Federal Reserve chair Janet Yellen offered the market a hawkish message on Tuesday as she indicated the US economy might be poised for a series of gradual interest rate increases, starting as early as next month.

With her bi-annual monetary policy report to Congress on 14 February, which was repeated the following day in a Testimony to the House of Representatives, Yellen said the Federal Open Market Committee (FOMC) expected that the “evolution of the economy” would warrant further gradual increases of the federal funds rate “to achieve and maintain its employment and inflation objectives”.

She noted the “considerable uncertainty” surrounding the economic outlook, pointing to possible incoming changes to US fiscal policy, sources and trajectory of future productivity and international developments.

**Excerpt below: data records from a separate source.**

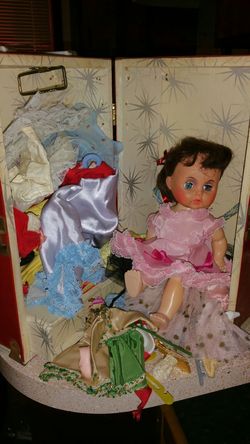 Old doll, case and lots of clothes shoes ect
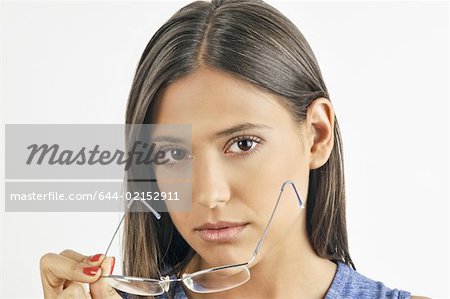 Female young adult removing eyeglasses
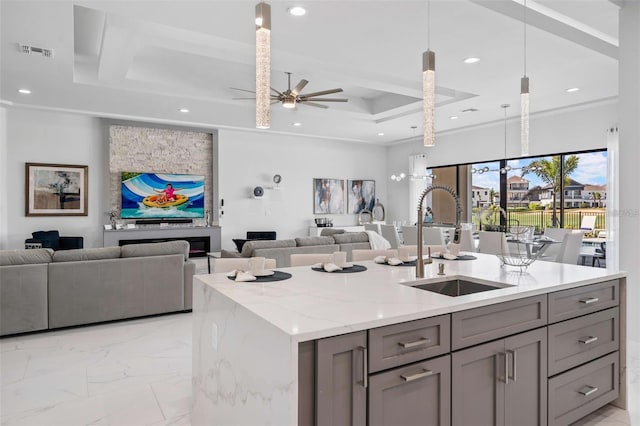 1526 Euston Dr, Reunion, FL 34747 - kitchen featuring gray cabinets, open floor plan, recessed lighting, a ceiling fan, and light stone countertops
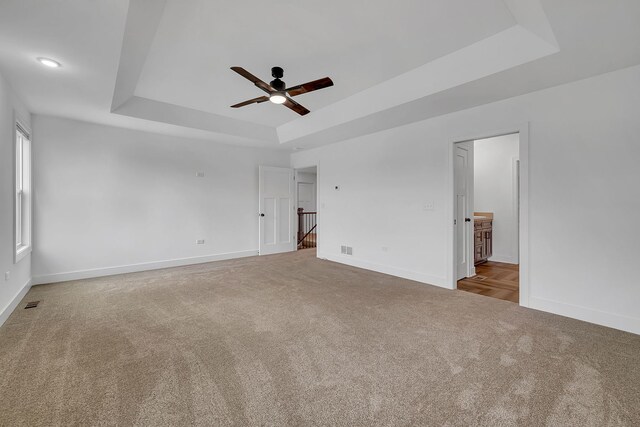 carpeted empty room with ceiling fan and a raised ceiling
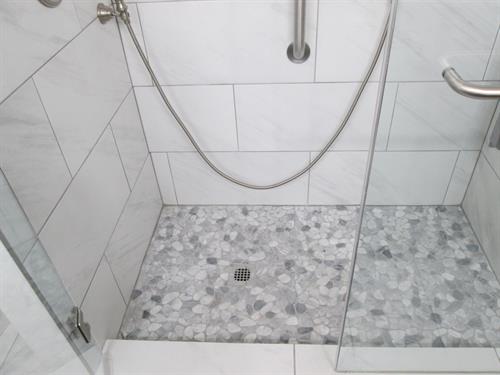 Elegant walk-in shower featuring stone mosaic floor and sleek tile design — blending comfort, safety, and modern craftsmanship.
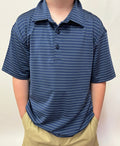 Person wearing a blue striped polo shirt and beige pants against a plain background
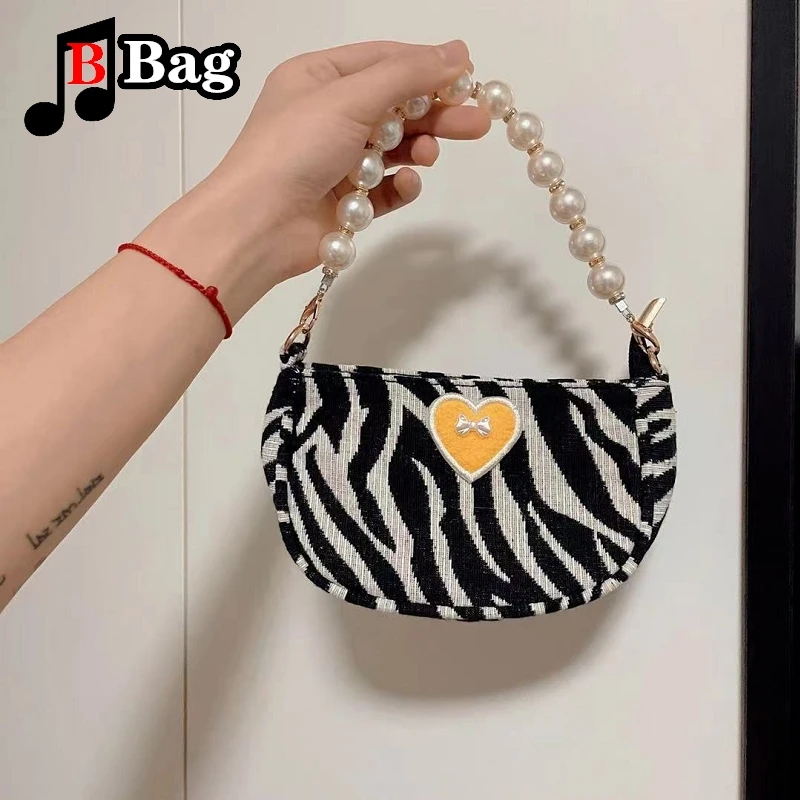 Женская мини-сумка через плечо с принтом зебры и бантом жемчужной цепочкой |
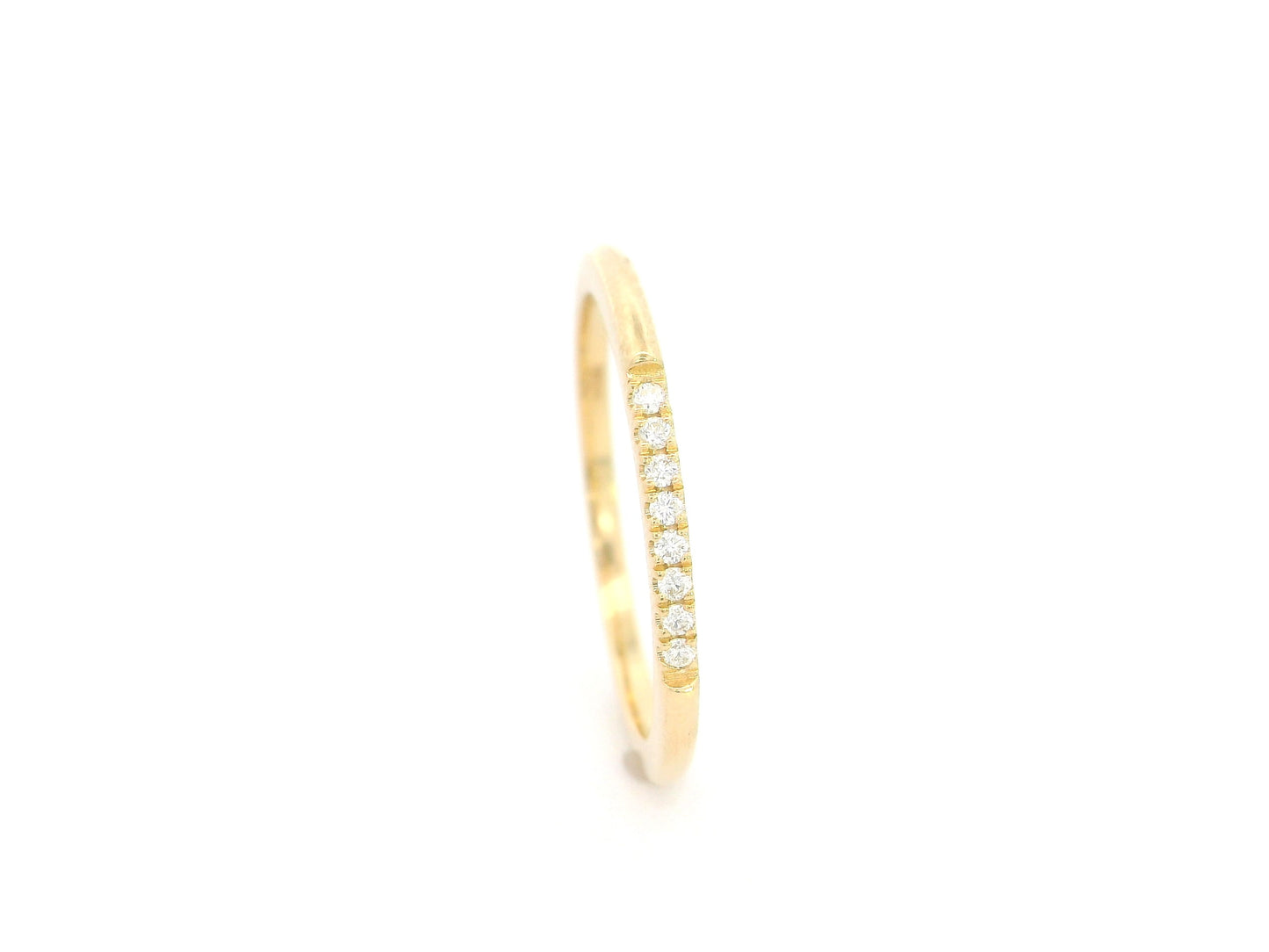 18K yellow gold slim diamond stacking ring featuring 0.06 carat natural diamonds in a minimalist band design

She warned a possible risk to waiting “too long” to tighten policy might lead to a more dramatic rate increase, “which could risk disrupting financial markets and pushing the economy into recession.”

Her tone wasn’t a huge surprise, building on her comments only last month.

For an economy operating at full employment, current interest rates are currently are completely “out of whack”, according to Gary Potter, co-head of the multi-manager team at BMO Global Asset Management.

He said: “I think it seems perfectly logical and realistic to expect the Fed – which is still independent – to move as they see fit because all the data suggests there is no reason why they shouldn’t.”

What Yellen managed to dispel this week, was any suggestion she might simply ‘wait and see’ what Donald Trump has planned for his fiscal spending plans.

Potter added with near-full employment, optimistic levels of small business and consumer confidence, as well as inflation moving upwards, the circumstances are such that one would expect central banks to start to nudge rates higher.